··· Source excerpt

INTRODUCTION TO INFRASTRUCTURE INVESTMENTS
I remember long hot summer days as a kid, sitting in the back seat of the car, driving down the tightly packed French motorways to go on holiday. I also remember being dismayed by the motorway tolls. Already being a greedy little toad, I fantasized about the amounts of money that could be made if I were the one charging the toll. After all what was the alternative? Using the beaten up "nationale" roads, where you're limited to km/h.
This was probably my first hands on experience of the bargaining power, which a monopoly enjoys. I would be reminded of monopolistic dominance by my economics professors, whose fancy charts pointed to the economic rent companies in such a position could squeeze out of consumers.
I would once again come across the concept last summer while I was studying for the 1st level of the CAIA charter. Within the real assets category, one stood out: Infrastructure assets.
According to the CAIA curriculum:
Investable infrastructure is typically differentiated from other assets with seven primary characteristics:
- Public Use
- Monopolistic Power
- Government related
- Direct cash generation
- Conducive to privatization
- Capital intensive.
They also underline the fact that no single element is necessary or sufficient, but to the extent that each is more or less satisfied, we can consider the asset to be investable infrastructure.
Investable infrastructure has varying levels of risk depending on geography, nature of the operations and whether the projects are yet to be constructed, which we'll refer to as greenfield projects, or whether they already have a history of operations, which we'll refer to as brownfield projects.
To gain exposure to infrastructure, investors can buy infrastructure stocks or listed funds, invest directly in the assets, or invest in unlisted funds. Given the fact that unlisted funds often come with high management fees, and that direct investment is unpractical and implies high liquidity risk, the choice can be boiled down to infrastructure stocks and listed funds.

······

# Given problem A:
According to the introduction to infrastructure investments, why does the choice of how to gain exposure to infrastructure come down to infrastructure stocks and listed funds? Answer in one to three sentences.
# Given problem B:
Answer these questions from the introduction to infrastructure investments, one per line:
(i) Which exam was the writer studying for last summer?
(ii) What term is used for infrastructure projects that are yet to be constructed?
(iii) What does the curriculum say about whether any single characteristic is necessary or sufficient?
# Given problem C:
Decide whether each statement agrees with the introduction to infrastructure investments. Answer yes or no, and quote the words from the text that decide it.
(i) Brownfield projects are those that already have a history of operations.
(ii) Unlisted infrastructure funds usually carry low management fees.
(iii) Being capital intensive is among the listed characteristics of investable infrastructure.

··· Information shown

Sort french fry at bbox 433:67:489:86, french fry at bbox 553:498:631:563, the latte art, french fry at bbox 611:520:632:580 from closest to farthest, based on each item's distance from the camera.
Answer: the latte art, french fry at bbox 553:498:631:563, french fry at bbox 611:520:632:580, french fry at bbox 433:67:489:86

······

# Answer A:
Unlisted funds often come with high management fees. Direct investment is impractical and implies high liquidity risk. That leaves infrastructure stocks and listed funds as the remaining options.

# Answer B:
(i) The 1st level of the CAIA charter.
(ii) Greenfield projects.
(iii) No single element is necessary or sufficient.

# Answer C:
(i) Yes: "whether they already have a history of operations, which we'll refer to as brownfield projects"
(ii) No: "unlisted funds often come with high management fees"
(iii) Yes: "Capital intensive."